= Direction 1 =
Answer these questions about the passage:
(a) How many frames should there be, all at the same address?
(b) Who is listed as the author of the bisected commit?
(c) What does the commit use in place of read_DIE when not parsing children?

** BEGIN Passage **

OK, so we (should have) have 6 frames all (inlined) all at the same address, inside a function (we cannot demangle?)

Inline information comes from the DIE tree, so it makes sense that it is related to this commit:

> I bisected the problem to this commit:
> 
> commit 75e3ef0f3b834f75f49333d35b5a040060247b03
> Author: Mark Wielaard <mark@klomp.org>
> Date:   Thu Sep 16 22:01:47 2021 +0200
> 
>     readdwarf3: Skip units without addresses when looking for inlined
> functions
>     
>     When a unit doesn't cover any addresses skip it because no actual code
>     will be inside. Also use skip_DIE instead of read_DIE when not parsing
>     (skipping) children.
> 
> Reverting this commit fixed the problem, though the reversion was a bit
> messy because some things have changed since.

** END Passage **

= Direction 2 =
How many lines in the rows below contain the word "tree"? Reply with the number only.

** BEGIN Material supplied **

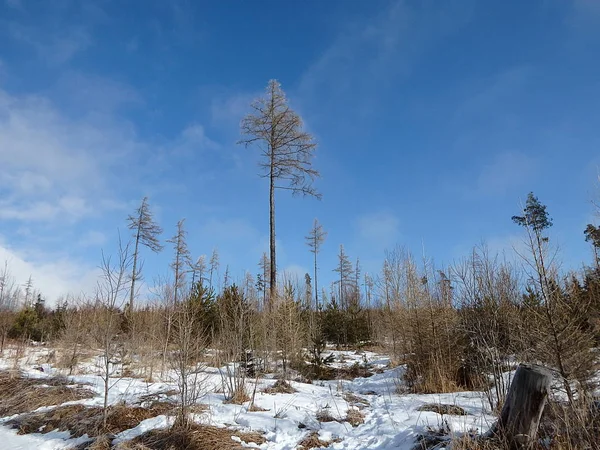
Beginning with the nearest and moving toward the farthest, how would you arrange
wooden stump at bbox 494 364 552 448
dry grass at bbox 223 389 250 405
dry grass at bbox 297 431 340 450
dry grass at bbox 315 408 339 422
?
wooden stump at bbox 494 364 552 448
dry grass at bbox 297 431 340 450
dry grass at bbox 315 408 339 422
dry grass at bbox 223 389 250 405

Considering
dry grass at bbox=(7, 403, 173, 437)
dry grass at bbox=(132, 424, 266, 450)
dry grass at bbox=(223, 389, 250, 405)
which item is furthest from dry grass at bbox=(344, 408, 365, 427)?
dry grass at bbox=(7, 403, 173, 437)

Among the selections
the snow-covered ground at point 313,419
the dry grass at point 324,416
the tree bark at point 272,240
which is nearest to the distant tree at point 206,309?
the tree bark at point 272,240

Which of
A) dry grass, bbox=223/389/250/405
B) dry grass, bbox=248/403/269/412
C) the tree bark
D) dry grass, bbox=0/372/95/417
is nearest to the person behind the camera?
dry grass, bbox=248/403/269/412

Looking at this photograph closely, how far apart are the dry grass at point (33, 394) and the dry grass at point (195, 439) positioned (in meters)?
3.70

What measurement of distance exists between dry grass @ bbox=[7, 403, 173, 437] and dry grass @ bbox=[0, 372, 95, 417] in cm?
78

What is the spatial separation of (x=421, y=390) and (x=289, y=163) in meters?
10.6

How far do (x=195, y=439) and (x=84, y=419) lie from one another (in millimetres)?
2560

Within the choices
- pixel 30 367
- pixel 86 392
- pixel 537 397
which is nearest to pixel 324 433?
pixel 537 397

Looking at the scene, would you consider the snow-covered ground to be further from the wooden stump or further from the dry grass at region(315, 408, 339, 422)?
the wooden stump

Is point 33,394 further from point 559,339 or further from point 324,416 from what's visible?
point 559,339

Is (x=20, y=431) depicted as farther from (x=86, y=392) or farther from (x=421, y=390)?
(x=421, y=390)

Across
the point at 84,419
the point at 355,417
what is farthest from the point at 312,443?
the point at 84,419

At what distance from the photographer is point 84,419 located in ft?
22.0

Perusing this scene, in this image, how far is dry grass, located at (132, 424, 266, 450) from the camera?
5.47 meters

** END Material supplied **

= Complete response 1 =
(a) 6
(b) Mark Wielaard
(c) skip_DIE

= Complete response 2 =
4